Sicurezza alimentare. Cambia l’etichetta per la vendita del pesce

Cambia l’etichettatura dei prodotti ittici: ai venditori e’ richiesta maggiore precisione sull’origine del pesce. Nasce anche una app che funziona come una guida pratica alla scelta del pesce
Cambia l’etichettatura del pesce e si evolve per una maggiore sicurezza dei consumatori. Il Governo ha previsto, per chi vende al dettaglio e chi somministra prodotti della pesca, un sistema volontario di indicazione dell’origine dell’animale, così da poter segnalare al consumatore la dicitura ‘prodotto italiano’ o altra indicazione relativa all’origine italiana o alla zona di cattura, più precisa di quella obbligatoriamente prevista dalle disposizioni vigenti in materia.
La nuova norma di etichettatura dei prodotti ittici è stata introdotta in prima lettura nel decreto Sviluppo approvato dalla Camera.

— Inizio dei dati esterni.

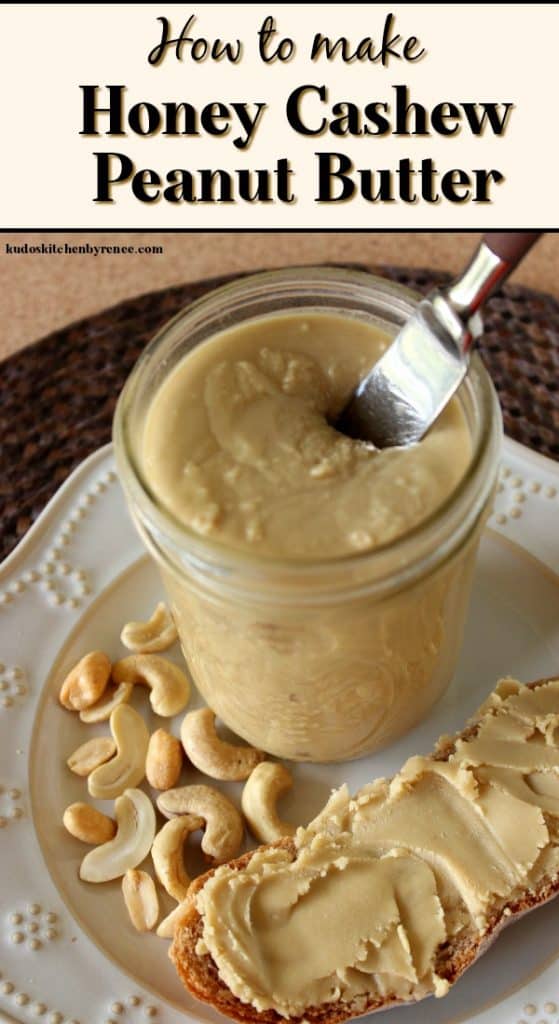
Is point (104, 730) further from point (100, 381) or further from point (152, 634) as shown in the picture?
point (100, 381)

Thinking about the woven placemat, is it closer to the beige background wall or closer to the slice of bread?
the beige background wall

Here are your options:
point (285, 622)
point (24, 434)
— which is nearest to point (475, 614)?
point (285, 622)

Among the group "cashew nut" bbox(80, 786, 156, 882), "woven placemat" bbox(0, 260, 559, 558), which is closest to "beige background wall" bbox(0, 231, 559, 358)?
"woven placemat" bbox(0, 260, 559, 558)

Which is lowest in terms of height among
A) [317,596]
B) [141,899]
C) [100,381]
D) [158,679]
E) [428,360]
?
[141,899]

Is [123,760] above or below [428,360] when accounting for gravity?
below

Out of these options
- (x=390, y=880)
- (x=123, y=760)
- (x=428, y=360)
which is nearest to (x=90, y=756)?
(x=123, y=760)

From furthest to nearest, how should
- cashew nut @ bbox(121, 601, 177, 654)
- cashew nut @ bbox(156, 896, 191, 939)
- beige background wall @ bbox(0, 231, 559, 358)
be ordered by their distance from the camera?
1. beige background wall @ bbox(0, 231, 559, 358)
2. cashew nut @ bbox(121, 601, 177, 654)
3. cashew nut @ bbox(156, 896, 191, 939)
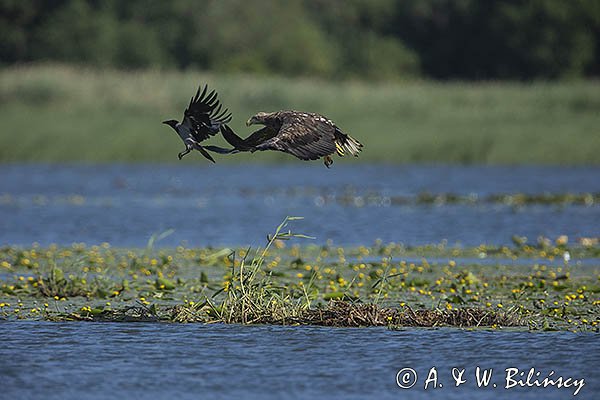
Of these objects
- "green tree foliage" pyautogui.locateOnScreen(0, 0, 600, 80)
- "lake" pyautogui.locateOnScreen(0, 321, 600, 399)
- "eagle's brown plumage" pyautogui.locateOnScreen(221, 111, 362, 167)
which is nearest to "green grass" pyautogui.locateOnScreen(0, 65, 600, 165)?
"green tree foliage" pyautogui.locateOnScreen(0, 0, 600, 80)

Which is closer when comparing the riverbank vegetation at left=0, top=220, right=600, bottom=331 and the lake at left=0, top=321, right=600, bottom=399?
the lake at left=0, top=321, right=600, bottom=399

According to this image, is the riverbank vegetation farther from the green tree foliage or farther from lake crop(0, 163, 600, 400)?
the green tree foliage

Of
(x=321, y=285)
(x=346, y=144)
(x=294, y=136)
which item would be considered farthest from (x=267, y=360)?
(x=321, y=285)

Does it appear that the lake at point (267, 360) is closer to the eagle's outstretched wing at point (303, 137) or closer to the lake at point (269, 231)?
the lake at point (269, 231)

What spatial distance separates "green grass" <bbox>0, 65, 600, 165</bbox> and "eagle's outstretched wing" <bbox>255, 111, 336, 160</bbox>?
21.3 metres

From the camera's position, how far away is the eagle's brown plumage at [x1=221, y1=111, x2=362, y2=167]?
1034 cm

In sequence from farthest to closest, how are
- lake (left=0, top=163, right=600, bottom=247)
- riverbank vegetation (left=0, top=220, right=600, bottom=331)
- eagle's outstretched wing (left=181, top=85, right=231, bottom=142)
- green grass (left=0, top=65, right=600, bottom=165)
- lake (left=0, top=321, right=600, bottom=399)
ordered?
green grass (left=0, top=65, right=600, bottom=165), lake (left=0, top=163, right=600, bottom=247), riverbank vegetation (left=0, top=220, right=600, bottom=331), eagle's outstretched wing (left=181, top=85, right=231, bottom=142), lake (left=0, top=321, right=600, bottom=399)

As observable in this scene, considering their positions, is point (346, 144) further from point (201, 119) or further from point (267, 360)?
point (267, 360)

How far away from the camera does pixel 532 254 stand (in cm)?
1653

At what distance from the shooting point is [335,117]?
3444 centimetres

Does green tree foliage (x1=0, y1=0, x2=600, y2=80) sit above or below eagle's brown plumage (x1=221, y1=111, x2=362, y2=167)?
above

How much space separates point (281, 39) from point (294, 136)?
44.1m

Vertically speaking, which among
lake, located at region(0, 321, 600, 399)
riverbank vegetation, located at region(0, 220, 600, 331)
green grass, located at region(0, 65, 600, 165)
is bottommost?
lake, located at region(0, 321, 600, 399)

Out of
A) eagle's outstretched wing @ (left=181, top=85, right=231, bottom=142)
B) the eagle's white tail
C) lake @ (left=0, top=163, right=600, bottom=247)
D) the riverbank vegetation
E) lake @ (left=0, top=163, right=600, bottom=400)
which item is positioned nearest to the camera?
lake @ (left=0, top=163, right=600, bottom=400)
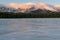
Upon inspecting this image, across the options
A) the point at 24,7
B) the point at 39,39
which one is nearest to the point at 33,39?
the point at 39,39

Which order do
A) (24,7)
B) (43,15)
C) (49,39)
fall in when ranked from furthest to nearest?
(43,15) → (24,7) → (49,39)

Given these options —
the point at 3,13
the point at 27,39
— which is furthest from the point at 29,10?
the point at 27,39

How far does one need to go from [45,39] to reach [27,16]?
24.7m

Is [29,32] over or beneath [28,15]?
beneath

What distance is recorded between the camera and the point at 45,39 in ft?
15.2

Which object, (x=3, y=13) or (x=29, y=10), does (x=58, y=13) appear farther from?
(x=3, y=13)

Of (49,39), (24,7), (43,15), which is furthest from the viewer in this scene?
(43,15)

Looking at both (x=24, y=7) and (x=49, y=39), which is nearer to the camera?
(x=49, y=39)

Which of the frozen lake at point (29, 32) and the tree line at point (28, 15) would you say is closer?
the frozen lake at point (29, 32)

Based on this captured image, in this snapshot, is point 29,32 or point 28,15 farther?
point 28,15

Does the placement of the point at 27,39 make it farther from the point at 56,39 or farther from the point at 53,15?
the point at 53,15

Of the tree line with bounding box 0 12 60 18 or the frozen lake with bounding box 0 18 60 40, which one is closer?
the frozen lake with bounding box 0 18 60 40

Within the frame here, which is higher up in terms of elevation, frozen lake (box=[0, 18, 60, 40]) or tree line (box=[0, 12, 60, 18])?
tree line (box=[0, 12, 60, 18])

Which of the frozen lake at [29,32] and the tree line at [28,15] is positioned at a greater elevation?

L’indicazione più precisa ovviamente è un impegno importante, seppur volontario, chiesto a chi vende e somministra prodotti ittici ai consumatori italiani: è importante, infatti, che i cittadini sappiano da dove proviene il pesce che acquistano e che sappiano sceglierlo in base a criteri di freschezza, qualità e sostenibilità ambientale.
Non solo. Per una maggiore sicurezza alimentare dei prodotti ittici è nata, da poco, ‘Fishbook’, un’applicazione per l’iphone ideata da Eurofishmarket, attraverso la quale acquistare il pesce in modo consapevole: Fishbook è una guida pratica con trucchi, foto, indicazioni sulla stagionalità, la taglia minima e il valore nutrizionale di oltre 100 specie italiane tra pesci, crostacei e molluschi.